At one stage the company was worth Pounds 240m. ‘Within six months of it reaching that level it was back to practically zero,’ Faith told the Guardian Edinburgh International Television Festival in August.

‘My shares that I had had for nothing were suddenly worth about Pounds 30m. And in what seemed a blink of an eye they were back to wallpaper.’

Speaking to Accountancy Age, Faith is sanguine about the company’s collapse. ‘The timing of it was out of kilter with the digital television climate as it stands now and as it stood then,’ he shrugs. ‘Digital TV will take a little while to take off.’

Though he is often credited with creating it, the idea for the Money Channel was not Faith’s but Killick’s.

Some 12 years ago Killick, then a stockbroker, suggested putting a version of Faith’s Daily Mail column on to TV. Back then, though, with digital a distant dream, costs were prohibitive.

‘We couldn’t afford it and the figures just didn’t stack up,’ Faith explained in Edinburgh. ‘When digital was announced it suddenly opened up a window of opportunity. The costs came crashing down.’

Completing a business plan cost Faith and Killick Pounds 400,000. The company set out to raise Pounds 6.5m, and to win the support of the City institution that was providing the final tranche of backing, listed on AIM.

The rest is history.

Nevertheless Faith remains confident that something will give to allow the return to the airwaves of a son of Money Channel – his or someone else’s. ‘There is a need for people to access financial products through their TV,’ he says. ‘It’s the piece of technology people are most comfortable with.’Crucially, though, he argues that the creation of a new channel would require regulators to make a call on whether they think television is a suitable medium through which to sell financial products.

Regulation, he maintains, ‘would have to be on a different footing’.There are legislative problems in putting money on TV. There needs to be discussion between the financial services authorities and people in television to try to figure out a new code of conduct.

‘The code would need to satisfy regulators but still offer broadcasters something.
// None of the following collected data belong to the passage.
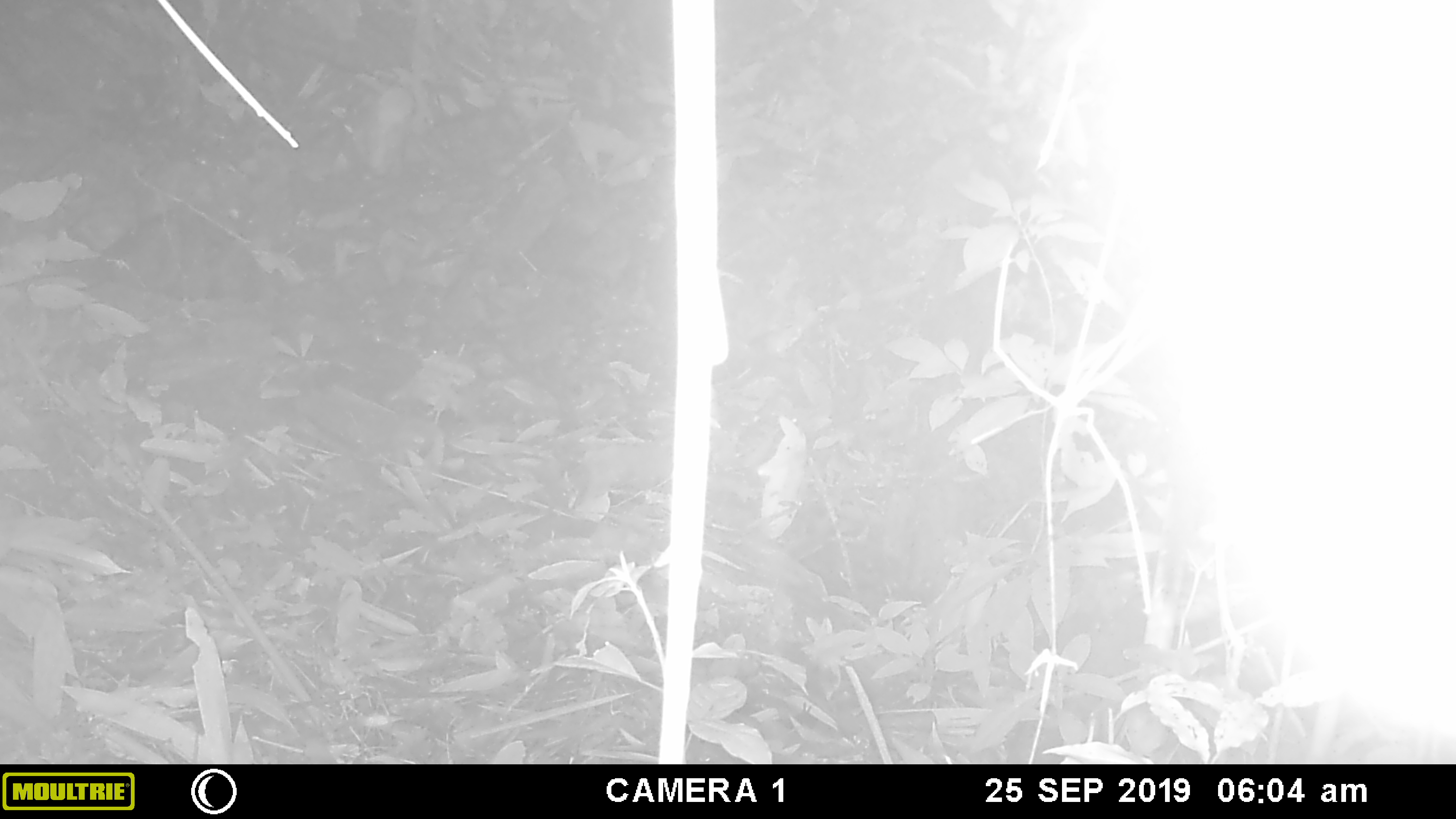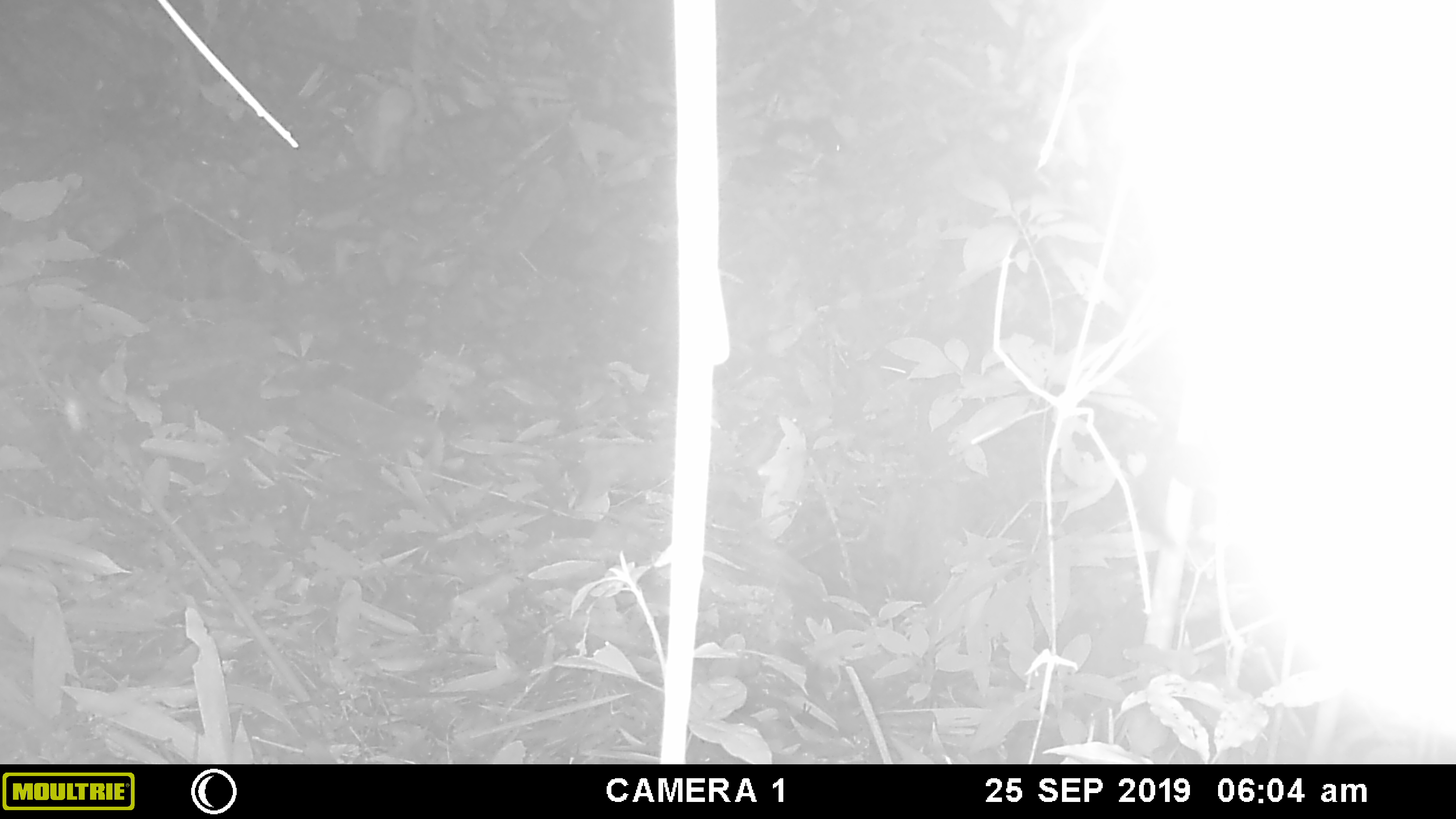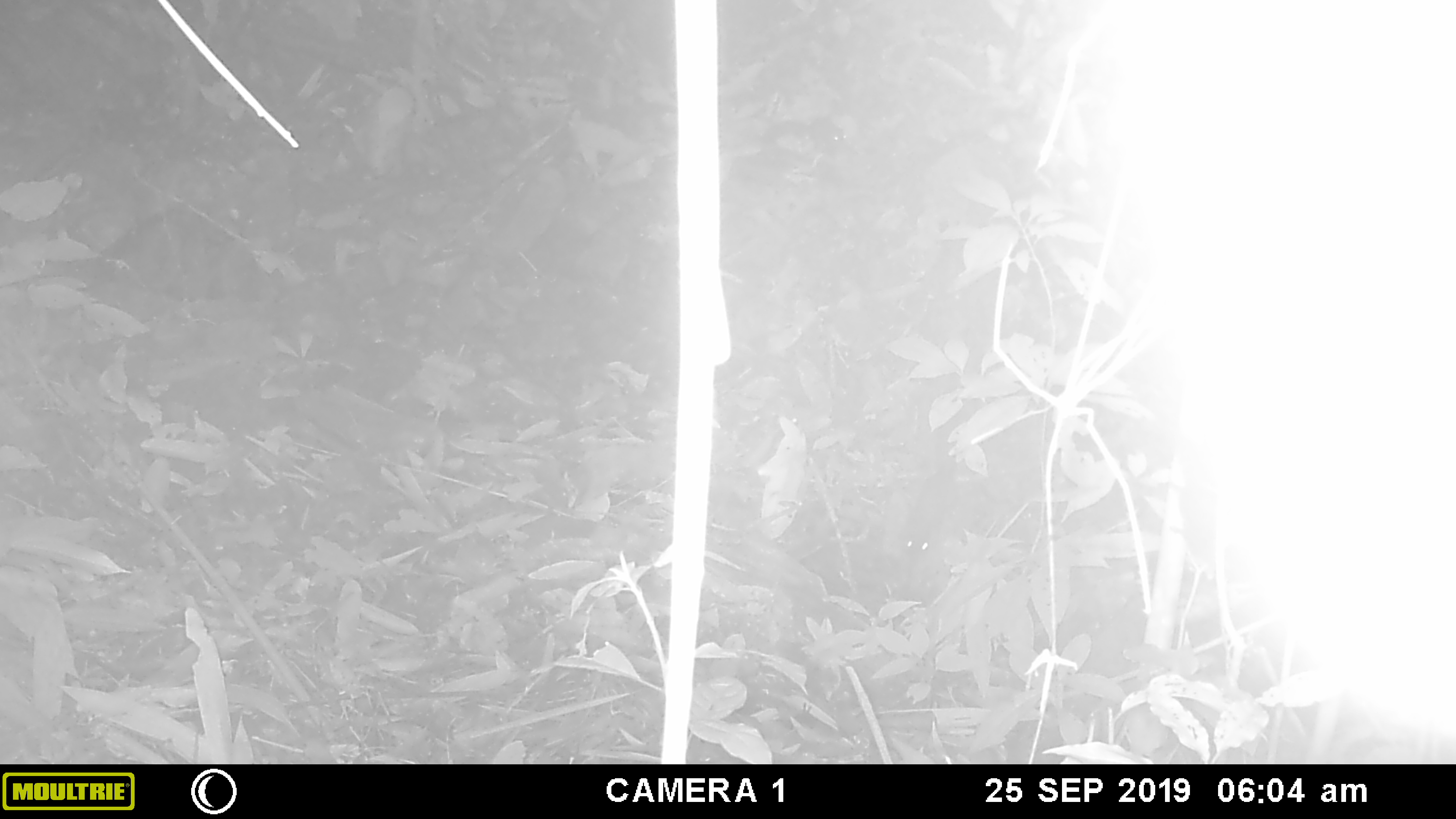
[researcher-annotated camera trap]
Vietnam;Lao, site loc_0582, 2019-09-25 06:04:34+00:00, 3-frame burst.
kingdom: Animalia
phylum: Chordata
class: Mammalia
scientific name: Mammalia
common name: mammal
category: unidentified small mammal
Unidentified small mammal (mammal) (Mammalia). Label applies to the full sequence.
It would have to give a television channel the chance to make enough money to pay for its running costs.’

But it is not all about regulatory relaxation – the content of any new financial channel would also have to be changed. ‘There is always the opportunity for the Money Channel to be successful but it has to be delivered in an entirely different way,’ he says.

‘You have to use it as an information service not as an entertainment service. When it gets down to money you have got to be an information service.’ Faith sees the Travel Channel (‘basically a shopping channel’) as something of a model for digital financial channels. But the closest relative to the Money Channel was – or at least should have been – another shopping channel. ‘QVC was the benchmark,’ he says, while acknowledging fundamental ifferences. ‘Financial services are much more difficult to sell than a Pounds 3 watch or a bit of jewellery.’

The ghost of the Money Channel was finally laid to rest in September when the administrator, PricewaterhouseCoopers’ Michael Gercke, finalised for an undisclosed sum the sale of the company’s assets to Digital Interactive Productions.

Very little is known about the new owner and the price paid was never disclosed. Reports this week suggested Pounds 1.7m was paid by the DIP consortium which included Freeserve founder Peter Wilkinson, though neither party would confirm this. What attracted DIP to a failed digital broadcaster was clear: the Money Channel’s hi-tech studios in Wapping, a costly investment that some say brought the channel to its knees, but at the same time ultimately the company’s most valuable asset.

Faith is not daunted by his experience of digital broadcasting. He is still involved in business (Ticketplan, a company offering insurance on theatre tickets) and is planning a return to TV as well, in front of the cameras this time.

‘The few of us that were pioneers are picking the arrows out of our backs,’ he adds, before firing a parting shot.

‘There is enormous potential for a money shopping channel. But it has to be a financial shopping channel.’